과제 안내. 자료에서 "How large is" 문구가 있는 줄부터 "Taking a look" 문구가 있는 줄까지, 양 끝 줄을 포함해 추출하세요. 각 줄은 한 글자도 바꾸지 말고 원래 모습대로 옮기세요.

*** 제공 자료 ***

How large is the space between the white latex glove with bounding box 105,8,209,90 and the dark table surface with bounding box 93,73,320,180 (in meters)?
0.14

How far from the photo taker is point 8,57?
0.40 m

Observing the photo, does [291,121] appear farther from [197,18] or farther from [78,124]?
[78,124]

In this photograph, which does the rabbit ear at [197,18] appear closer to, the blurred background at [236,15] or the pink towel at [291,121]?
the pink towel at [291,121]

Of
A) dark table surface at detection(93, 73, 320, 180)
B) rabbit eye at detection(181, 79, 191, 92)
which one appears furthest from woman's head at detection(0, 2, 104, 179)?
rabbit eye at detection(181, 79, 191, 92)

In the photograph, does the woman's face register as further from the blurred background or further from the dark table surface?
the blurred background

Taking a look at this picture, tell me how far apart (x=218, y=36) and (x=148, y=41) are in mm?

***
*** 제공 자료 ***

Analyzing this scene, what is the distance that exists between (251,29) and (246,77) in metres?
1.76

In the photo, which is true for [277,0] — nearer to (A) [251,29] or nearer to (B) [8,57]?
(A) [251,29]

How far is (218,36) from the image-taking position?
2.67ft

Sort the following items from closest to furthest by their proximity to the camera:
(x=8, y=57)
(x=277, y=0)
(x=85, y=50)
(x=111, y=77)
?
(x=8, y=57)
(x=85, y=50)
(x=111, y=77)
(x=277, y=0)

***

수행 결과.
How large is the space between the white latex glove with bounding box 105,8,209,90 and the dark table surface with bounding box 93,73,320,180 (in meters)?
0.14

How far from the photo taker is point 8,57?
0.40 m

Observing the photo, does [291,121] appear farther from [197,18] or farther from [78,124]?
[78,124]

In this photograph, which does the rabbit ear at [197,18] appear closer to, the blurred background at [236,15] or the pink towel at [291,121]?
the pink towel at [291,121]

Of
A) dark table surface at detection(93, 73, 320, 180)
B) rabbit eye at detection(181, 79, 191, 92)
which one appears furthest from woman's head at detection(0, 2, 104, 179)?
rabbit eye at detection(181, 79, 191, 92)

In the photograph, does the woman's face register as further from the blurred background or further from the dark table surface?
the blurred background

Taking a look at this picture, tell me how far apart (x=218, y=36) and (x=148, y=41) are in mm?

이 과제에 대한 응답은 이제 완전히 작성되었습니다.